Exercise description: Reproduce the records below exactly, but only between the lines holding "David Moore, public" and "The sound engineers", inclusive.

Given data:
== Segment start ==

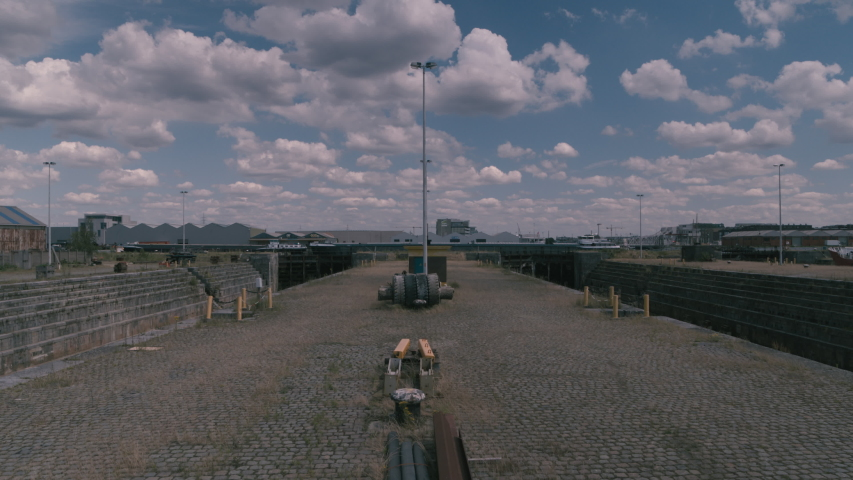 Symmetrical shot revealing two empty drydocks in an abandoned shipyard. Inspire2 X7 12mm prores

== Segment end ==
== Segment start ==

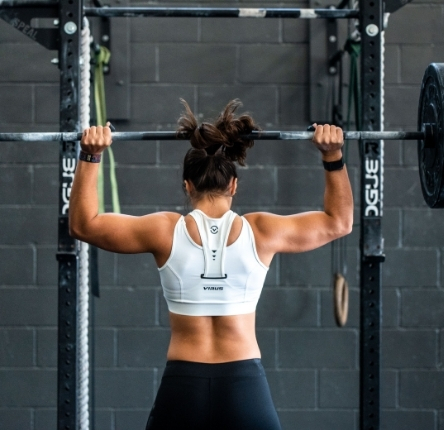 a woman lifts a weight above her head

== Segment end ==
== Segment start ==

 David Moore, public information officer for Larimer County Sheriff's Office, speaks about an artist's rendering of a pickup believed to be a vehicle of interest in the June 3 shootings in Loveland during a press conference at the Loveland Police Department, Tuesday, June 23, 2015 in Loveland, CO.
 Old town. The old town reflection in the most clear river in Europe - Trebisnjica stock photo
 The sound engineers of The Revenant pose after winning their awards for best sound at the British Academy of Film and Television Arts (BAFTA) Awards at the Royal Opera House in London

== Segment end ==

Solution to the problem:
 David Moore, public information officer for Larimer County Sheriff's Office, speaks about an artist's rendering of a pickup believed to be a vehicle of interest in the June 3 shootings in Loveland during a press conference at the Loveland Police Department, Tuesday, June 23, 2015 in Loveland, CO.
 Old town. The old town reflection in the most clear river in Europe - Trebisnjica stock photo
 The sound engineers of The Revenant pose after winning their awards for best sound at the British Academy of Film and Television Arts (BAFTA) Awards at the Royal Opera House in London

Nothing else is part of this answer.